Could you change every "the large tree" to "the tall tree" in all the records below and give them again with everything else unchanged?

_Data listing:_
"""

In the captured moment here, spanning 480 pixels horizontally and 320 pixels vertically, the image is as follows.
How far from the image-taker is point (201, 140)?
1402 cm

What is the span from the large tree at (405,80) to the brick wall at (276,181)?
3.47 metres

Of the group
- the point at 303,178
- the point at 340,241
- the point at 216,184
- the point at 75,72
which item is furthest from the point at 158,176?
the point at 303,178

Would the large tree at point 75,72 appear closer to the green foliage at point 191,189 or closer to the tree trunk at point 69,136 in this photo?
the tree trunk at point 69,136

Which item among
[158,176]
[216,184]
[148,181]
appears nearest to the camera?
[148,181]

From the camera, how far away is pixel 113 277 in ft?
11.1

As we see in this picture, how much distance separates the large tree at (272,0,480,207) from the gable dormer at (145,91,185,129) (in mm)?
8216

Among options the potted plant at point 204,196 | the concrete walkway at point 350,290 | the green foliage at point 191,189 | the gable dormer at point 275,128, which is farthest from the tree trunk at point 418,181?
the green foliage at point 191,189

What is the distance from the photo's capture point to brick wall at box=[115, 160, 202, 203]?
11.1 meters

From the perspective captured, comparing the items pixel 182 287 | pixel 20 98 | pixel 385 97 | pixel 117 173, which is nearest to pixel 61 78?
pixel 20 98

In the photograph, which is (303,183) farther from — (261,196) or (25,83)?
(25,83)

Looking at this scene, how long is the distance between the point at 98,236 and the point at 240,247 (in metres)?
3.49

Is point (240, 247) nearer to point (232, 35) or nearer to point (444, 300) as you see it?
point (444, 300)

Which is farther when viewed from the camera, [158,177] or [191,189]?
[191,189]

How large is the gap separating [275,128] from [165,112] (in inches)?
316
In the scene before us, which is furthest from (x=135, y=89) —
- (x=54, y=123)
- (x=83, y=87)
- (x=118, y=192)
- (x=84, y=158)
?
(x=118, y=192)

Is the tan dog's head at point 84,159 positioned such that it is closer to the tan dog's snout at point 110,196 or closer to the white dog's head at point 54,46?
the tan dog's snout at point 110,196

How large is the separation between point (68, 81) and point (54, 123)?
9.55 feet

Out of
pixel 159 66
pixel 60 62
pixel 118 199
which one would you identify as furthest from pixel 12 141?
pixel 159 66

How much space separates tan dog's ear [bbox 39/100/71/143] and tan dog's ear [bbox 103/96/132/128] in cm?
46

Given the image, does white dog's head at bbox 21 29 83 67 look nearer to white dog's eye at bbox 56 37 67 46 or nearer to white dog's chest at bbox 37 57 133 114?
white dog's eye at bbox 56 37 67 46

"""

_Written solution:_
In the captured moment here, spanning 480 pixels horizontally and 320 pixels vertically, the image is as follows.
How far from the image-taker is point (201, 140)?
1402 cm

What is the span from the tall tree at (405,80) to the brick wall at (276,181)?
3.47 metres

Of the group
- the point at 303,178
- the point at 340,241
- the point at 216,184
- the point at 75,72
which item is furthest from the point at 158,176?
the point at 303,178

Would the tall tree at point 75,72 appear closer to the green foliage at point 191,189 or closer to the tree trunk at point 69,136 in this photo?
the tree trunk at point 69,136

Which item among
[158,176]
[216,184]
[148,181]
appears nearest to the camera?
[148,181]

From the camera, how far away is pixel 113 277 in ft?
11.1

As we see in this picture, how much distance separates the tall tree at (272,0,480,207) from the gable dormer at (145,91,185,129) (in mm)?
8216

Among options the potted plant at point 204,196 | the concrete walkway at point 350,290 | the green foliage at point 191,189 | the gable dormer at point 275,128, which is farthest from the tree trunk at point 418,181?
the green foliage at point 191,189

What is the distance from the photo's capture point to brick wall at box=[115, 160, 202, 203]?
11.1 meters

From the perspective captured, comparing the items pixel 182 287 | pixel 20 98 | pixel 385 97 | pixel 117 173, which is nearest to pixel 61 78?
pixel 20 98

In the photograph, which is (303,183) farther from — (261,196) or (25,83)?
(25,83)

Looking at this scene, how long is the distance between the point at 98,236 and the point at 240,247 (in metres)?
3.49

Is point (240, 247) nearer to point (232, 35) or nearer to point (444, 300) as you see it?
point (444, 300)

Which is farther when viewed from the camera, [158,177] or [191,189]?
[191,189]

How large is the gap separating [275,128] from [165,112] (in inches)?
316
In the scene before us, which is furthest from (x=135, y=89) —
- (x=54, y=123)
- (x=83, y=87)
- (x=118, y=192)
- (x=84, y=158)
?
(x=118, y=192)

Is the tan dog's head at point 84,159 positioned such that it is closer to the tan dog's snout at point 110,196 or closer to the white dog's head at point 54,46?
the tan dog's snout at point 110,196

How large is the separation between point (68, 81) and point (54, 123)?
9.55 feet

Out of
pixel 159 66
pixel 60 62
pixel 118 199
which one would you identify as furthest from pixel 12 141?
pixel 159 66

How much space separates tan dog's ear [bbox 39/100/71/143] and tan dog's ear [bbox 103/96/132/128] in cm?
46

Given the image, does white dog's head at bbox 21 29 83 67 look nearer to white dog's eye at bbox 56 37 67 46 or nearer to white dog's chest at bbox 37 57 133 114?
white dog's eye at bbox 56 37 67 46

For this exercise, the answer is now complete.